Make an Open Office Work for Your Business

Business tips
Ashley Littles


Maybe you've been keeping an eye on the example of all those Silicon Valley startups offering their staff bright and breezy open space offices. Everyone sharing the same space should boost collaboration, facilitate easy communication and generally reduce barriers to getting things done.

But could this office plan work for your business? What about the downsides of open offices: noise, interruptions and a sense of work being a free-for-all experience? If you execute your open office right, you can minimize the negatives and make your worksite more fun and productive.

Design a Space That Works for Your Business

Maybe the general idea's a good one, but you need to get down to applicable specifics. Consider how your company might be different. Maybe the physical constraints of your office don't lend themselves to the openness of space. Or maybe you don't need broad collaboration across the entire company but could use it in certain departments.

If you need collaboration mainly between marketing and sales, for example, you may want to design a space around this priority. Consider your overall and specific needs, design around them, then acquire the space that fits your plan.

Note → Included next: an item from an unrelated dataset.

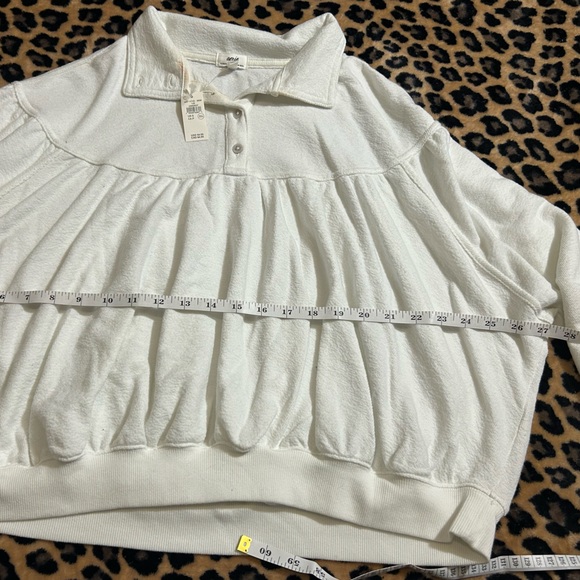 aerie White Long-Sleeve Polo Pullover Sweatshirt - Picture 6 of 11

Design Diverse Work Areas Inside Your Open Space

Everybody works a little differently. We each have different thresholds for noise, interruptions, and privacy intrusions. To meet the different needs and reduce the potential for workplace conflict, design one open space with diverse work areas within it.

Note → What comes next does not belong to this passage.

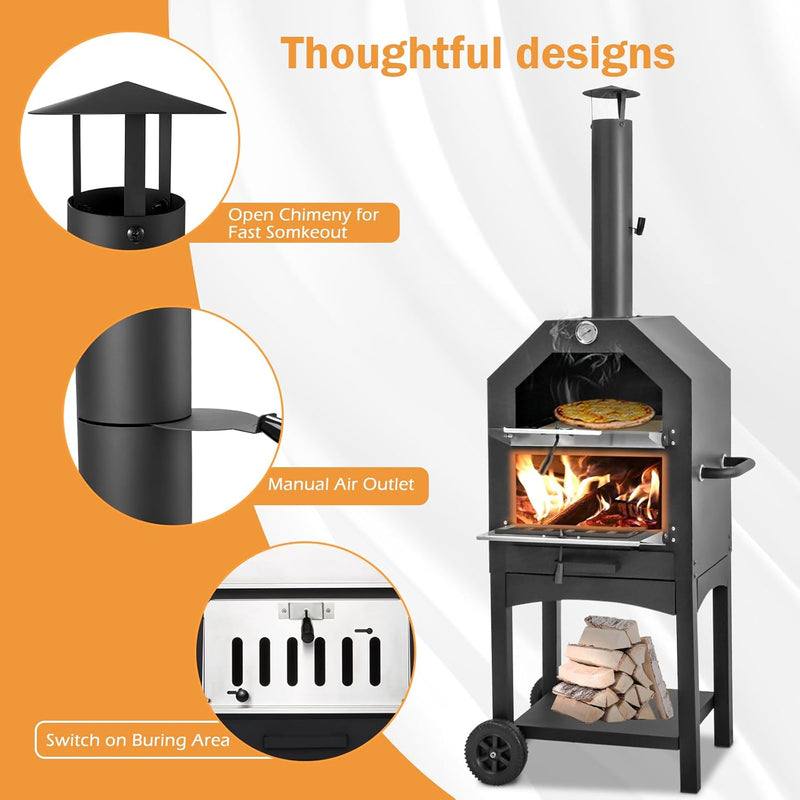 YODOLLA Outdoor Pizza Oven with Waterproof Cover Portable Wood Fired Pizza Oven with Side Handles &Two Wheels Grill Rack for Backyard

Design spaces for those who need their quiet in order to focus and other spaces for those who like to move around and bounce ideas off others. Various settings and zones should make appealing work spaces for a variety of worker types.

Try these as options:

  • Designated desk space area
  • Breakout rooms for meetings and others with soft seating
  • Library space with couches
  • Call rooms with whiteboards
  • Table space for "eating meetings"

Encourage Clear Communication on Availability for Collaboration

An open space office works best with clearly-defined guidelines for how to make use it. Designate diverse spaces in a way that clearly communicates how they might be used — for calling, coding, brainstorming, quiet focus, etc.

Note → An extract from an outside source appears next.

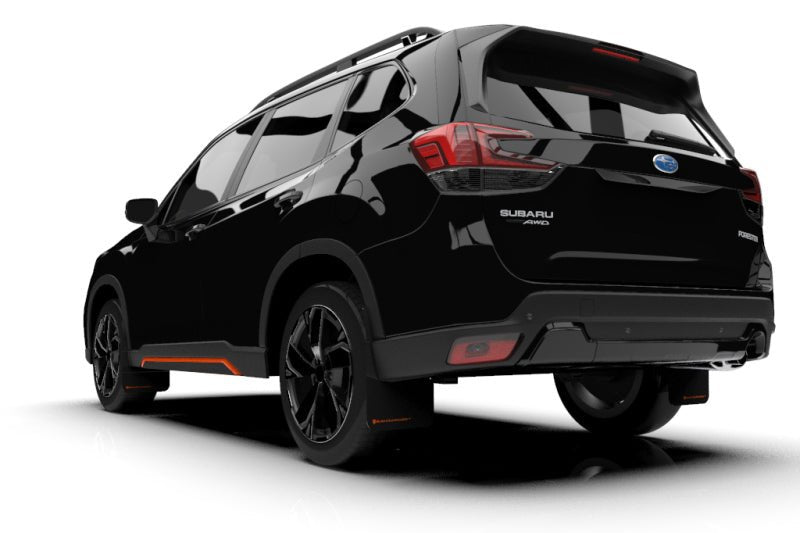 Rally Armor Black UR Mud Flap w/ Orange Logo | 2019 - 2021 Subaru Forester - Blue Star WorksMud FlapsRally ArmorRALMF52-UR-BLK/OR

Encourage team members to use signs indicating when they are available and when they need focused time alone. To facilitate collaboration and communication: 

  • Whether they are ready to engage in energetic brainstorming 
  • If they need to settle down for a while in a quiet space 
  • If they will be spending a large portion of the day on the phone

Instead of reading one another's minds, encourage clear communication on what team members can expect from each other at work.